Mar

10

2006

10:00—11:00 AM
SEMINAR

Importing Institutions? The Mixed Blessing of Electricity Regulators in India

Speaker:
Navroz K. Dubash -  IDFC Chair Professor of Governance and Public Policy, National Institute of Public Finance and Policy, New Delhi, India
Download The New Regulatory Politics of Electricity in India: Independent, Embedded or Transcendent?

Chair:
David Roodman - Research Fellow, Center for Global Development

Navroz K. Dubash will give a talk on independent regulation in India as an experiment in importing institutions to the developing world. Navroz is Professor of Governance and Public Policy at the National Institute of Public Finance and Policy (NIPFP), an independent think-tank in New Delhi, India, where he leads NIPFP's work on governance. His work focuses on the political economy of institutional development and change, and the design of related governance mechanisms, with a recent focus on public utilities. Before joining NIPFP, he was a Senior Associate at the World Resources Institute in Washington, DC, in its Institutions and Governance Program.

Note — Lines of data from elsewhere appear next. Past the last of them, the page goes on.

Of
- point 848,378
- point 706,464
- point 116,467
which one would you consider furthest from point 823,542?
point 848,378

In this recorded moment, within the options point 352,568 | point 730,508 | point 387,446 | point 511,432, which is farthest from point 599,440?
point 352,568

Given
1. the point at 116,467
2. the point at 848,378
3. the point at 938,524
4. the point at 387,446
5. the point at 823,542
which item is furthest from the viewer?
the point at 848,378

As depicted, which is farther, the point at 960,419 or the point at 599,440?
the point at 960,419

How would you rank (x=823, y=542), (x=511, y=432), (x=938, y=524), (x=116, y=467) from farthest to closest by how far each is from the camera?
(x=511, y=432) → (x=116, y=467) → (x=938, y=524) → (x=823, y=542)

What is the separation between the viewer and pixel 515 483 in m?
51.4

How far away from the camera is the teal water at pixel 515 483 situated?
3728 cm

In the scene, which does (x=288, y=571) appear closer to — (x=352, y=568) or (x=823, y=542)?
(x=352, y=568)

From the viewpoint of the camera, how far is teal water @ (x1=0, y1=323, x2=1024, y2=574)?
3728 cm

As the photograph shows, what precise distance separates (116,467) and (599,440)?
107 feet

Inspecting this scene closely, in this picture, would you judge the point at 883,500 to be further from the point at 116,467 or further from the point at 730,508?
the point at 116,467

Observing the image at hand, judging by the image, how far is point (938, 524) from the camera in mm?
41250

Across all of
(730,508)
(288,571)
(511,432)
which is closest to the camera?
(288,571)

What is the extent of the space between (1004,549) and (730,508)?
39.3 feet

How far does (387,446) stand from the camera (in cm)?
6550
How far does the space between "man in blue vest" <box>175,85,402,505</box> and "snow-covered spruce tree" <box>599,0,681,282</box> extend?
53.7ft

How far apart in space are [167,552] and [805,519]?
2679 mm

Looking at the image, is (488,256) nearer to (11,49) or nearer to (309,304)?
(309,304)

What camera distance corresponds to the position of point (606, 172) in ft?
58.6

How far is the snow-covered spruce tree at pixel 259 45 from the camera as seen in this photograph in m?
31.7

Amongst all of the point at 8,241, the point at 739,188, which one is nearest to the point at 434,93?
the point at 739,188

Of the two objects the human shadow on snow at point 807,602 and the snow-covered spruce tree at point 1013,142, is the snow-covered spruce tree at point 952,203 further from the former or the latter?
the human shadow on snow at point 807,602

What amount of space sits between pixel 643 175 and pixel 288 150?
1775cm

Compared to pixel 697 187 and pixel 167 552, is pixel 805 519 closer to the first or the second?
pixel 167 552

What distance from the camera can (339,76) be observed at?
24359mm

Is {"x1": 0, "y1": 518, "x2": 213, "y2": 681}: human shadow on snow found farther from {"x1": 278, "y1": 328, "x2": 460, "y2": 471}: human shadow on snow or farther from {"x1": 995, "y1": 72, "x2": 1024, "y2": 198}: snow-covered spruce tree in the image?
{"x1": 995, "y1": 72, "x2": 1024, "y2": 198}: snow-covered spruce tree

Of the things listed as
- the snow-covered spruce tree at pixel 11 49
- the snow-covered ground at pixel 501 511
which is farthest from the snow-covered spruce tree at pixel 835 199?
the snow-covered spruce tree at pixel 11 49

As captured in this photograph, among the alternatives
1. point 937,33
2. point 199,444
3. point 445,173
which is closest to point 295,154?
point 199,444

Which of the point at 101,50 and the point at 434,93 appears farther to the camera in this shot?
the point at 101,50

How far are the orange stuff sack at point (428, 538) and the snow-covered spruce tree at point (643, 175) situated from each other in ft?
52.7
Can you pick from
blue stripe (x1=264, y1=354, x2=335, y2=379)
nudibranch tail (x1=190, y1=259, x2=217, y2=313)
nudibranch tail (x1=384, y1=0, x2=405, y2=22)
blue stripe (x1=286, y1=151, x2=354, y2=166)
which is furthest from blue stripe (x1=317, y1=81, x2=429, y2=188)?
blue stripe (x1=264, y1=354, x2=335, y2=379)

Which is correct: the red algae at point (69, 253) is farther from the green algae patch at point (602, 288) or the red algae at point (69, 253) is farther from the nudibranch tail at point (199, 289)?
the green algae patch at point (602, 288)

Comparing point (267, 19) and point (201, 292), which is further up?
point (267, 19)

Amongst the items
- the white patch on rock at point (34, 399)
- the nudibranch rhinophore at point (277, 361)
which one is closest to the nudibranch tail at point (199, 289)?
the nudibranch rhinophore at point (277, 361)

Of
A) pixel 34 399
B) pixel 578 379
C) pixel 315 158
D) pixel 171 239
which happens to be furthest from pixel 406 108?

This talk describes the emergence of independent electricity regulatory bodies in India as an outcome of donor driven institutional transplant. Regulation was conceived as a new sphere of governance that allowed insulation from corrosive politics, a necessary step to attract private investment to the sector. In practice regulators have become absorbed into India's political economy, but not always in expected ways. The talk is organized around three competing narratives describing the role of electricity regulation in India, with a particular emphasis on the role of regulation in New Delhi's high-profile electricity privatization. It concludes with a discussion of comparative experience with regulation in other Asian countries in light of the Indian experience.